▸ What is required
Only a slice of the listing below is wanted. Retype the lines from the one containing "A Rehoboth 1-2-3" through the one containing "Blizzcon: Diablo 3", exactly, both ends included.

▸ Records supplied
========================
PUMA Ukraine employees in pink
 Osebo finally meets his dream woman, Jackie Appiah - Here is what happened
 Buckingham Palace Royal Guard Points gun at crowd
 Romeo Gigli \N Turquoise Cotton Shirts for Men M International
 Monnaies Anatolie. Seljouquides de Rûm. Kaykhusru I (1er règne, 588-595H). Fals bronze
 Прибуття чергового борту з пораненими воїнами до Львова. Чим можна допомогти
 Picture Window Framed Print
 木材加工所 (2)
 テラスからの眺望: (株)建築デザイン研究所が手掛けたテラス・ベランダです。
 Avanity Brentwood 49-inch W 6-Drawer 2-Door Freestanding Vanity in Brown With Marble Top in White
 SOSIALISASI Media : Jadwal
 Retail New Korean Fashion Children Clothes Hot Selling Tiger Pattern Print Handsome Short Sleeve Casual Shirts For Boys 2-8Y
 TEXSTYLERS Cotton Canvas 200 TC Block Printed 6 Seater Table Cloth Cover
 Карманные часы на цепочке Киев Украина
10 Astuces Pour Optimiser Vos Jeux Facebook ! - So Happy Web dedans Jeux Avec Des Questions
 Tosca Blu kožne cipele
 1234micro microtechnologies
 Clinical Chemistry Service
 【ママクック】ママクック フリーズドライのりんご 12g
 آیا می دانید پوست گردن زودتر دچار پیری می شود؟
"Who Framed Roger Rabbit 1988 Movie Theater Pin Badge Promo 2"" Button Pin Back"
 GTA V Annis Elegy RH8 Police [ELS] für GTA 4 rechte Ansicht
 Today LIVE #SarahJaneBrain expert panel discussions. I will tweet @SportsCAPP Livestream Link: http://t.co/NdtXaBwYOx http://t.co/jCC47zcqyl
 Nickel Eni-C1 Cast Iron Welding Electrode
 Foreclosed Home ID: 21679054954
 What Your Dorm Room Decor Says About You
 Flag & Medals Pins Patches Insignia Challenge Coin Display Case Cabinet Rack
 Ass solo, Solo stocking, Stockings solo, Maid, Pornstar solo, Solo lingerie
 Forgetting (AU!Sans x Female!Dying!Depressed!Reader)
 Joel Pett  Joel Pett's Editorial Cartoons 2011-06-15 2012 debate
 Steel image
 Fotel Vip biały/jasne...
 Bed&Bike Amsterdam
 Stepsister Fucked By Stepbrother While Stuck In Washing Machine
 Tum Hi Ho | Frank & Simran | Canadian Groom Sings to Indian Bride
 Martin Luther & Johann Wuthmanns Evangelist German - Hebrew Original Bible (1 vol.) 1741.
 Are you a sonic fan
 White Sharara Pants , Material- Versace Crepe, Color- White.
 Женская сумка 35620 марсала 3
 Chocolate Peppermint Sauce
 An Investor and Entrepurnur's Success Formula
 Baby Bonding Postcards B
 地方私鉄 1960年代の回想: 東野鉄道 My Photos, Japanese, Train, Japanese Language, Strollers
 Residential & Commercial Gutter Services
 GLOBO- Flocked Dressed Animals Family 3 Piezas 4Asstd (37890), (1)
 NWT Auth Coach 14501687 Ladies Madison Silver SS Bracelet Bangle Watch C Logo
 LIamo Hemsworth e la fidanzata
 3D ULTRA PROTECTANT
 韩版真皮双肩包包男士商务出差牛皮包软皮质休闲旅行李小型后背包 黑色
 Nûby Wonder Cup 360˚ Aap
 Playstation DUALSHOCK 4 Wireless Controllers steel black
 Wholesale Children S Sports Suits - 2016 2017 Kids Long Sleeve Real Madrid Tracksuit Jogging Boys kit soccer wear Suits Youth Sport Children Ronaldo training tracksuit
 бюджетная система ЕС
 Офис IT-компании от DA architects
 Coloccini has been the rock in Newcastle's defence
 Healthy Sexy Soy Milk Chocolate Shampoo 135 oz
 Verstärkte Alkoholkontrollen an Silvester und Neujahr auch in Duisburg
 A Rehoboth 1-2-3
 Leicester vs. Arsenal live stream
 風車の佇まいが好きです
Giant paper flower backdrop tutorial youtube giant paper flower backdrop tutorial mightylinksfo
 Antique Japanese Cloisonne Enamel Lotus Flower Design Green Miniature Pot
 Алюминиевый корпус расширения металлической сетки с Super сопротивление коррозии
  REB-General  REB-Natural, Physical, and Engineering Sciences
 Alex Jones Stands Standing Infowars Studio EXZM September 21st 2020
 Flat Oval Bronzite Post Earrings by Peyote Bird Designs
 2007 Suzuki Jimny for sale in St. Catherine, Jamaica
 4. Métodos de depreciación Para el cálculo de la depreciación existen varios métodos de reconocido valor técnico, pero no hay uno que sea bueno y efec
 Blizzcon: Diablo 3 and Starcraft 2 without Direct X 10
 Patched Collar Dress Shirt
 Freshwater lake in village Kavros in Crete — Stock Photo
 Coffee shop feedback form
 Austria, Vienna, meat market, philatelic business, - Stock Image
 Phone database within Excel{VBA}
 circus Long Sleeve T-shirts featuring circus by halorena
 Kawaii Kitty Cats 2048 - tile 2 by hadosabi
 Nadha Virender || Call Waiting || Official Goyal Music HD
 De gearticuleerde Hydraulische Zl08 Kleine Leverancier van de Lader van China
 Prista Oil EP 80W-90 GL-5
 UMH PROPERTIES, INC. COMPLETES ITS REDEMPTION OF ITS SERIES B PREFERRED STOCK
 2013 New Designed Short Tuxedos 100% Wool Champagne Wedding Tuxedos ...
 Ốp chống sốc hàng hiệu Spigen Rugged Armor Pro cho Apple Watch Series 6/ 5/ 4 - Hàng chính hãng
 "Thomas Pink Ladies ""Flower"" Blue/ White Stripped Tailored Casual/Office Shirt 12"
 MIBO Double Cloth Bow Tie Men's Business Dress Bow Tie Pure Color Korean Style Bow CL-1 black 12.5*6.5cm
========================
▸ Expected answer
 A Rehoboth 1-2-3
 Leicester vs. Arsenal live stream
 風車の佇まいが好きです
Giant paper flower backdrop tutorial youtube giant paper flower backdrop tutorial mightylinksfo
 Antique Japanese Cloisonne Enamel Lotus Flower Design Green Miniature Pot
 Алюминиевый корпус расширения металлической сетки с Super сопротивление коррозии
  REB-General  REB-Natural, Physical, and Engineering Sciences
 Alex Jones Stands Standing Infowars Studio EXZM September 21st 2020
 Flat Oval Bronzite Post Earrings by Peyote Bird Designs
 2007 Suzuki Jimny for sale in St. Catherine, Jamaica
 4. Métodos de depreciación Para el cálculo de la depreciación existen varios métodos de reconocido valor técnico, pero no hay uno que sea bueno y efec
 Blizzcon: Diablo 3 and Starcraft 2 without Direct X 10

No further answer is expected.